The study concluded that carbon farming brings benefits such as carbon sequestration and storage and increased biodiversity and preservation of eco-systems.
The Commissions’s Executive Vice-President for the European Green Deal, Frans Timmermans, said: “Our climate action must first and foremost reduce human-made emissions.
“But we also need to restore and protect natural carbon sinks, so that we can capture carbon dioxide from the atmosphere and store it in our soils and forests.
“Carbon farming offers new income opportunities for farmers.”
Ireland should be well-placed to take advantage, because we have experience since 2014 of beef carbon schemes, and the Burren Project’s role in managing soil organic carbon in grasslands, and result-based payment schemes for biodiversity such as the Co Leitrim species-rich grassland and marsh fritillary butterfly habitat scheme and the Shannon Callows species-rich flood meadow and wet grassland suitable for breeding waders schemes.

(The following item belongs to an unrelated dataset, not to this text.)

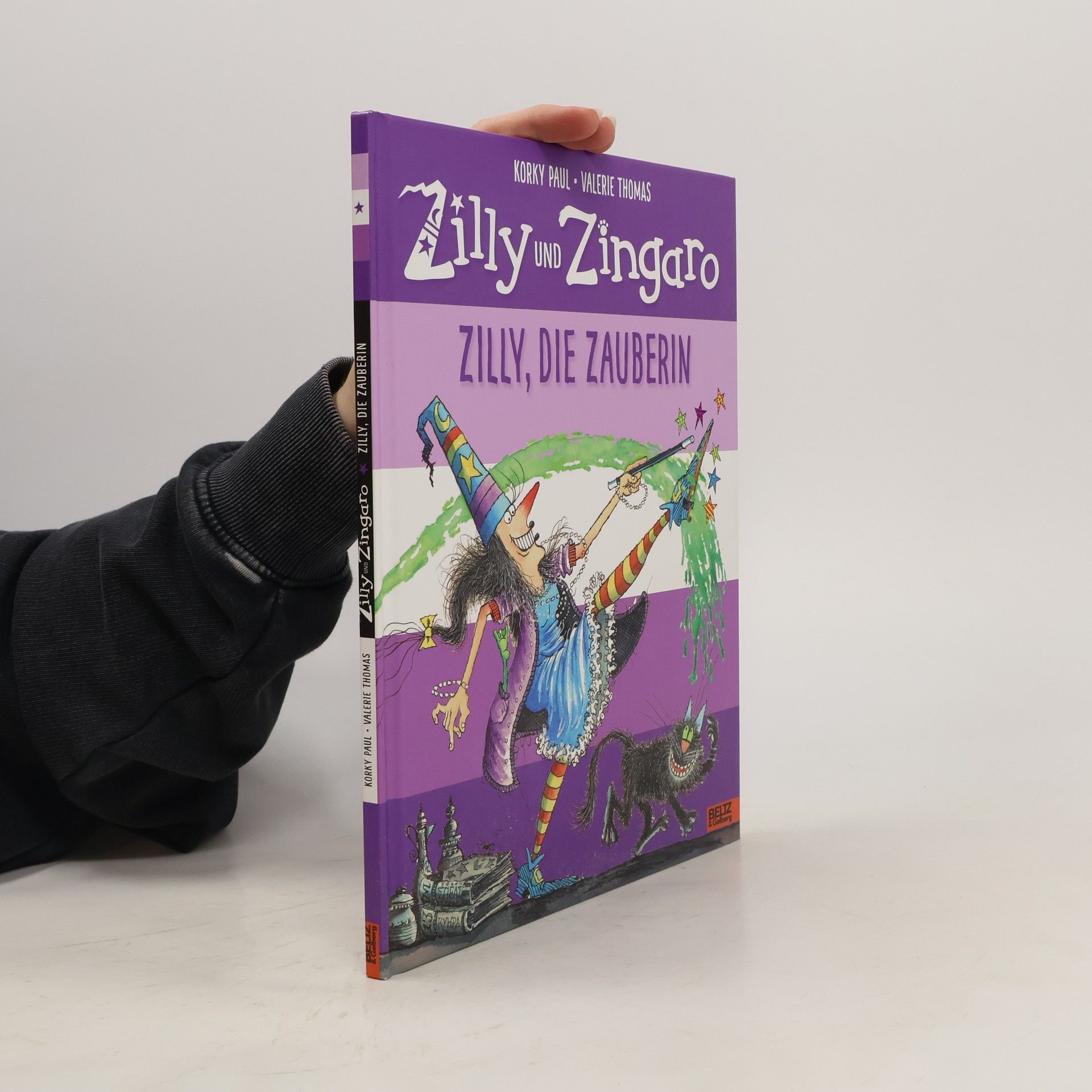 Korky Paul Zilly und Zingaro - Zilly, die Zauberin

All of these were included in the Commission’s two-year study, as case studies of how to operate carbon farming.
One of the lessons learned is that any scheme where the intention is to sell carbon credits will need a system of carbon audits for integrity.
As well as maintaining and enhancing soil organic carbon on mineral soils, and livestock farm carbon audits, other promising carbon farming area relevant to Ireland include peatland restoration and rewetting, and agroforestry.
Enhancing soil organic carbon in depleted arable land not only helps climate action; it also improves the productivity and resilience of farming activities, of great importance in continuous tillage soils across vast areas of the continent.
The same end result comes from protecting existing carbon-rich soils, such as grasslands and peatlands, with appropriate management techniques.
Planting new forests, restoring degraded forests, and improving the management of existing forests also help climate action. Supplying biomass for production of long-lasting bio-based products is another carbon farming possibility.
The European Commission says pilot initiatives should be developed at local or regional level in order to gather experience to upscale carbon farming, and expand farmers’ knowledge and understanding of the potential benefits for them.
The EU offers financial support for pilot initiatives on carbon farming through the LIFE programme and the European Regional Development Fund, among others.
Then Member States can accelerate the roll-out of carbon farming practices in the new 2023 Common Agricultural Policy, the main finance source for carbon farming initiatives, along with State aid, private initiatives linked to carbon markets, or through a combination of these funding options.
The land sector is seen as key for reaching a climate-neutral economy, because it can capture carbon from the atmosphere. However, to encourage the agriculture and forestry sectors to deliver on climate action and contribute to the European Green Deal, it is seen as necessary to create direct incentives for adoption of climate-friendly practices, as there is currently no targeted policy tool to significantly incentivise individual farmers to increase and protect carbon sinks.